Jupiter, Florida – Taylorsville’s Kyle Troup has won back-to-back WWE championship belts after defeating Tommy Jones Sunday at the Kia PBA Playoffs.
Since noticing he was rolling his shoulders over too early just before the Playoffs began last month, Troup’s confidence in his game quickly returned to 2021 form, when he was named Chris Schenkel Player of the Year.
Game one was a battle of the urethane. Troup went with a Storm Pitch Black on the left lane and a Fast Pitch on the right lane, while Jones went with a Purple Hammer.
The right lane proved to give both players issues.
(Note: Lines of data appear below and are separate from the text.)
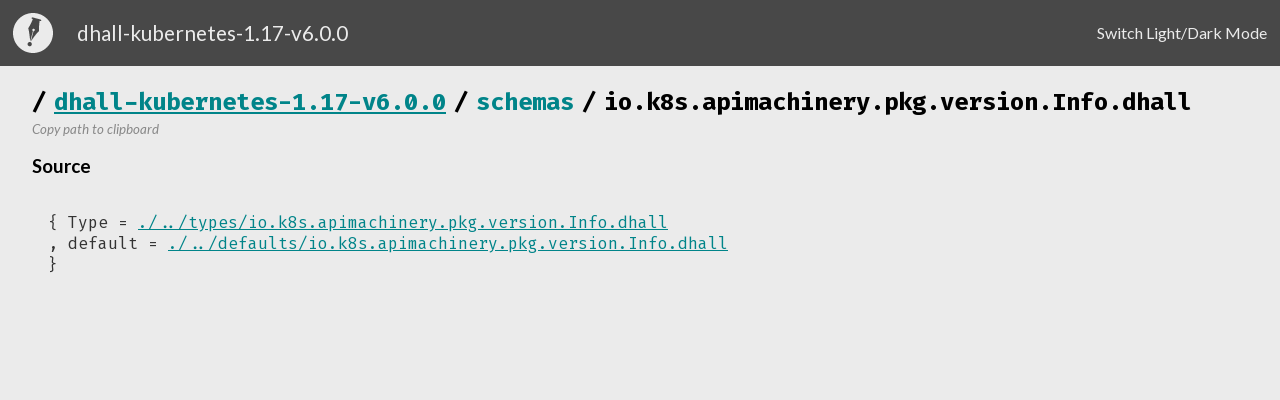

--- FILE ---
content_type: text/html
request_url: https://store.dhall-lang.org/dhall-kubernetes-1.17-v6.0.0/schemas/io.k8s.apimachinery.pkg.version.Info.dhall.html
body_size: 600
content:
<!DOCTYPE HTML><html><head><title>/schemas/io.k8s.apimachinery.pkg.version.Info.dhall</title><link rel="stylesheet" type="text/css" href="../index.css"><link rel="stylesheet" type="text/css" href="https://fonts.googleapis.com/css2?family=Fira+Code:wght@400;500;600;700&amp;family=Lato:ital,wght@0,400;0,700;1,400&amp;display=swap"><script type="text/javascript" src="../index.js"></script><meta charset="UTF-8"></head><body><div class="nav-bar"><img class="dhall-icon" src="../dhall-icon.svg"><p class="package-title">dhall-kubernetes-1.17-v6.0.0</p><div class="nav-bar-content-divider"></div><a id="switch-light-dark-mode" class="nav-option">Switch Light/Dark Mode</a></div><div class="main-container"><h2 class="doc-title"><span class="crumb-divider">/</span><a href="../index.html">dhall-kubernetes-1.17-v6.0.0</a><span class="crumb-divider">/</span><a class="title-crumb" href="index.html">schemas</a><span class="crumb-divider">/</span><span class="title-crumb" href="index.html">io.k8s.apimachinery.pkg.version.Info.dhall</span></h2><a class="copy-to-clipboard" data-path="https://raw.githubusercontent.com/dhall-lang/dhall-kubernetes/v6.0.0/1.17/schemas/io.k8s.apimachinery.pkg.version.Info.dhall"><i><small>Copy path to clipboard</small></i></a><br><div class="doc-contents"></div><h3>Source</h3><div class="source-code"><pre>{ Type = <a href="./../types/io.k8s.apimachinery.pkg.version.Info.dhall.html">./../types/io.k8s.apimachinery.pkg.version.Info.dhall</a><br>, default = <a href="./../defaults/io.k8s.apimachinery.pkg.version.Info.dhall.html">./../defaults/io.k8s.apimachinery.pkg.version.Info.dhall</a><br>}<br></pre></div></div></body></html>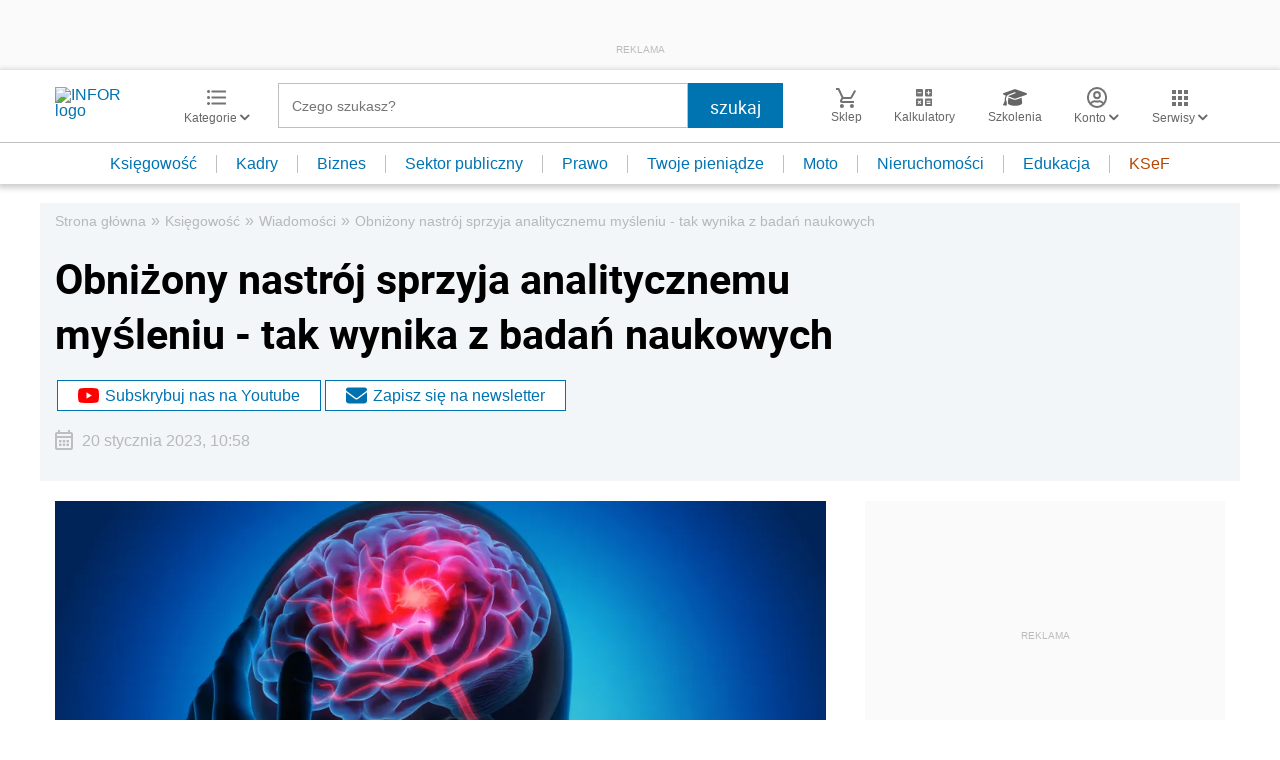

--- FILE ---
content_type: text/html; charset=utf-8
request_url: https://www.google.com/recaptcha/api2/aframe
body_size: 186
content:
<!DOCTYPE HTML><html><head><meta http-equiv="content-type" content="text/html; charset=UTF-8"></head><body><script nonce="NCRkgKNXJlyPwVCp90ZUsQ">/** Anti-fraud and anti-abuse applications only. See google.com/recaptcha */ try{var clients={'sodar':'https://pagead2.googlesyndication.com/pagead/sodar?'};window.addEventListener("message",function(a){try{if(a.source===window.parent){var b=JSON.parse(a.data);var c=clients[b['id']];if(c){var d=document.createElement('img');d.src=c+b['params']+'&rc='+(localStorage.getItem("rc::a")?sessionStorage.getItem("rc::b"):"");window.document.body.appendChild(d);sessionStorage.setItem("rc::e",parseInt(sessionStorage.getItem("rc::e")||0)+1);localStorage.setItem("rc::h",'1769078581105');}}}catch(b){}});window.parent.postMessage("_grecaptcha_ready", "*");}catch(b){}</script></body></html>

--- FILE ---
content_type: text/plain; charset=UTF-8
request_url: https://at.teads.tv/fpc?analytics_tag_id=PUB_5576&tfpvi=&gdpr_status=22&gdpr_reason=220&gdpr_consent=&ccpa_consent=&shared_ids=&sv=d656f4a&
body_size: -86
content:
ZTliNmJjNzUtMDc2NC00Y2M2LWEyY2YtZjI0ZGYwZDg1ZjYyIzAtNA==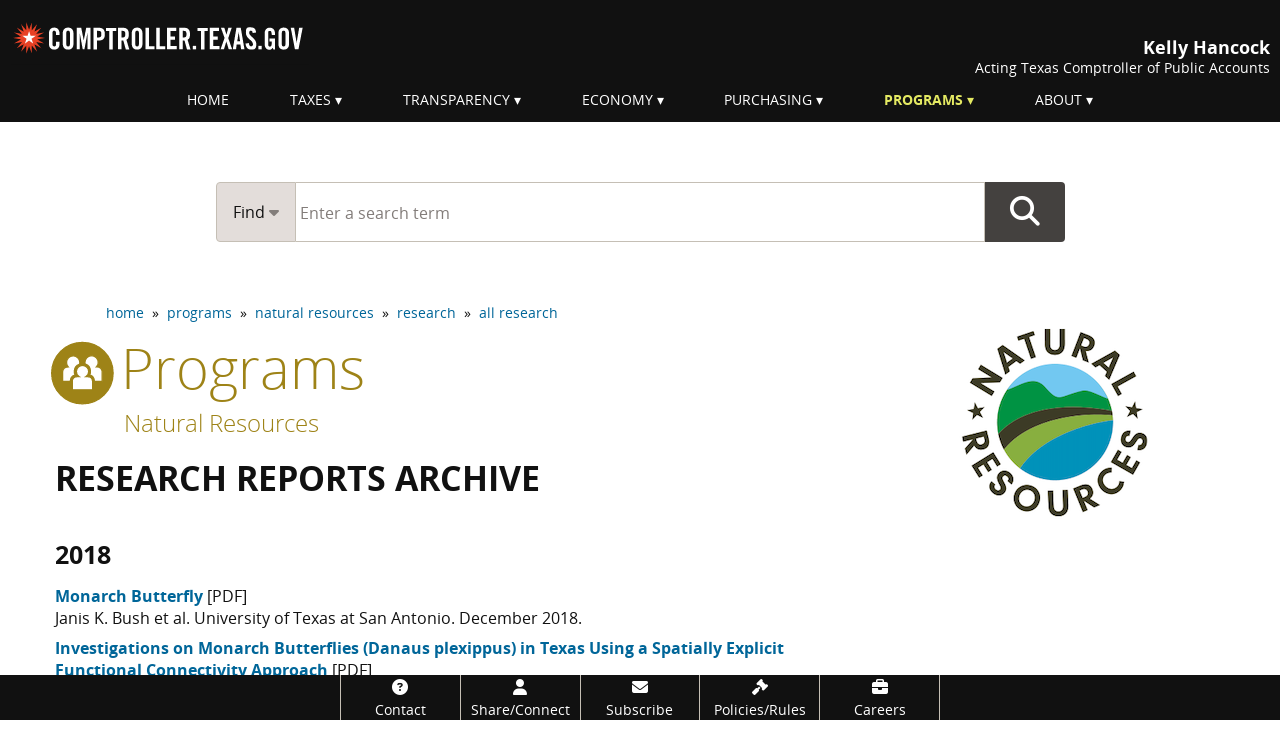

--- FILE ---
content_type: text/css
request_url: https://comptroller.texas.gov/dist/css/section/programs.min.1662665741.css
body_size: 457
content:
@font-face{font-family:RobotoSlabRegular;src:url(/fonts/roboto/RobotoSlab-Regular-webfont.woff2) format("woff2"),url(/fonts/roboto/RobotoSlab-Regular-webfont.woff) format("woff"),url(/fonts/roboto/RobotoSlab-Regular-webfont.ttf) format("truetype");font-weight:400;font-style:normal}@font-face{font-family:RobotoSlabBold;src:url(/fonts/roboto/RobotoSlab-Bold-webfont.woff2) format("woff2"),url(/fonts/roboto/RobotoSlab-Bold-webfont.woff) format("woff"),url(/fonts/roboto/RobotoSlab-Bold-webfont.ttf) format("truetype");font-weight:700;font-style:normal}@font-face{font-family:RobotoSlabExtrabold;src:url(/fonts/roboto/RobotoSlab-ExtraBold.woff2) format("woff2"),url(/fonts/roboto/RobotoSlab-ExtraBold.woff) format("woff"),url(/fonts/roboto/RobotoSlab-ExtraBold.ttf) format("truetype");font-weight:800;font-style:normal}@font-face{font-family:RobotoSlabBlack;src:url(/fonts/roboto/RobotoSlab-Black.woff2) format("woff2"),url(/fonts/roboto/RobotoSlab-Black.woff) format("woff"),url(/fonts/roboto/RobotoSlab-Black.ttf) format("truetype");font-weight:900;font-style:normal}.theme-header{font-size:3.5rem}.theme-header .theme{width:5rem;margin-right:-1rem;margin-left:-.8rem;margin-bottom:-1rem;height:4rem;color:#9e8317;fill:#9e8317;stroke:#9e8317}.theme-header span a{display:block;font-size:43%!important;color:#9e8317;margin:-.5rem 0 0 4.3rem;text-transform:none;border-bottom:none}@media screen and (max-width:25em){.theme-header .theme{margin-right:-.5rem;font-size:2rem}.theme-header span a{margin-left:3.2rem;margin-top:-.2rem;font-size:43%!important}}.theme-header a{font-family:OpenSansLight,Helvetica,Arial,sans-serif;font-weight:300;font-style:inherit;border-bottom:none!important;text-transform:capitalize;color:#9e8317}.theme-header a .st0{fill:#9e8317}.theme-header a .str,.theme-header a .str2{stroke:#9e8317}.theme-header a:hover{color:#cba81d;-webkit-text-decoration:underline dotted #cba81d;text-decoration:underline dotted #cba81d;text-decoration-thickness:1px}.theme-header a:hover .st0{fill:#cba81d;stroke:#cba81d}.theme-header a:hover .str,.theme-header a:hover .str2{stroke:#cba81d}.subcat-icon .st0{fill:#9e8317}.subcat-icon .str,.subcat-icon .str2{stroke:#9e8317}a:hover h2{color:#069}a:hover .subcat-icon .st0{fill:#cba81d}a:hover .subcat-icon .str,a:hover .subcat-icon .str2{stroke:#cba81d}.stroke0{stroke:#9e8317}.hide-slider{display:none}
Troup started off with three single-pin spares before he struck for the first time on the left lane. Jones started on the left lane striking twice through three frames before leaving the 3-6-9-10, which he failed to convert.
“I played pretty close to the same part of the lane just able to throw a different ball, so I didn’t see a lane differential too much,” Troup said. “I figured Tommy would be in-between which is how it ended up being, so game plan was just to go over top of him. Opened the lane up and the urethane created a lot of hold that really helped me out.”
After doubling in the sixth and seventh, Jones was down by just 2-pins before Troup put together three strikes-in-a-row and took game one, 217-184.Troup started game two with 7 straight strikes, while Jones put together a six-bagger between the fifth frame and his first shot in the 10th. With his second shot in the 10th frame, Troup turned to a 900 Global Altered Reality needing 6-pins for the win and struck out to take game two, 276-257, in the Race to 3 format.
“I figured I needed to be 1-1 after two games because he had a pretty good ball reaction on the fresh,” Jones said. “I made a bad choice on the right lane and then changed balls on the right lane the second game. I stuck myself behind the 8-ball.”
With his back against the wall, Jones came out firing in game three. While sticking with a Purple Hammer on the left lane and a Redemption Solid on the right lane, the PBA Hall of Famer had the front five to take a 43-pin lead. Jones picked up a 2-pin in the sixth and followed that with six more strikes for the 279-201 victory.
With both players battling for the $100,000 first-place prize and another major title, they definitely put on a show. In game four, Troup chose to use the Altered Reality he had switched to in the 7th frame the previous game. Jones struck in seven out of his first eight shots, but Troup came out with 10-in-a-row on his way to a decisive 288-222 victory, to win his ninth career PBA title, passing his dad, Guppy.
“It just shows, keep fighting and keep willing your way through because good things will happen,” Troup said after the win. “It’s been a rough year physically and mentally a little bit, but I never gave up.”
“I am the man of the household now,” Troup said in reference to having more titles than his dad. “If he wants another belt, he can have it. We will have some fun with the tag team belts come Thursday night league back home.”
The connection between Jones, who babysat the younger Troup at times during his career, was on display throughout the four-game show as they enjoyed the moment on the lanes together.
“Tommy is one of the toughest head-to-head opponents ever,” Troup said. “I have lost a lot of matches heads up to him, but that wasn’t the case today. I think I have kind of gotten over that hump.”
“We put on a show, and it feels amazing,” Troup said.
For his second-place finish, Jones earned $50,000.
“He has made a lot of money in this bowling center, and we always use the same pair of lanes,” Jones said. “You get a little confident on a pair of lanes, you can do some damage and he did. He is a great champion and a good friend of mine, so I couldn’t be happier for him.”
Troup also credited Storm PBA Tour Manager Jim Callahan with keeping him focused on his process, his dad for giving him strength while being in the audience, and his mom for cheering him on in heaven.